Top

Knowledge and Information Systems

Published in:

19-08-2019 | Regular Paper

Analysis of loss functions for fast single-class classification

Authors: Gil Keren, Sivan Sabato, Björn Schuller

Published in: Knowledge and Information Systems | Issue 1/2020

Activate our intelligent search to find suitable subject content or patents.

search-config

AI-assisted search

Off

Abstract

We consider neural network training, in applications in which there are many possible classes, but at test time, the task is a binary classification task of determining whether the given example belongs to a specific class.
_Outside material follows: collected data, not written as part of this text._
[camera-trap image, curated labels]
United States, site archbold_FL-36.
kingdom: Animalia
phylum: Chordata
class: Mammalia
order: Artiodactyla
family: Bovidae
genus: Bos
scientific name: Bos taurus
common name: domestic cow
We define the single logit classification (SLC) task: training the network so that at test time, it would be possible to accurately identify whether the example belongs to a given class in a computationally efficient manner, based only on the output logit for this class. We propose a natural principle, the Principle of Logit Separation, as a guideline for choosing and designing losses suitable for the SLC task. We show that the cross-entropy loss function is not aligned with the Principle of Logit Separation. In contrast, there are known loss functions, as well as novel batch loss functions that we propose, which are aligned with this principle. Our experiments show that indeed in almost all cases, losses that are aligned with the Principle of Logit Separation obtain at least 20% relative accuracy improvement in the SLC task compared to losses that are not aligned with it, and sometimes considerably more. Furthermore, we show that fast SLC does not cause any drop in binary classification accuracy, compared to standard classification in which all logits are computed, and yields a speedup which grows with the number of classes.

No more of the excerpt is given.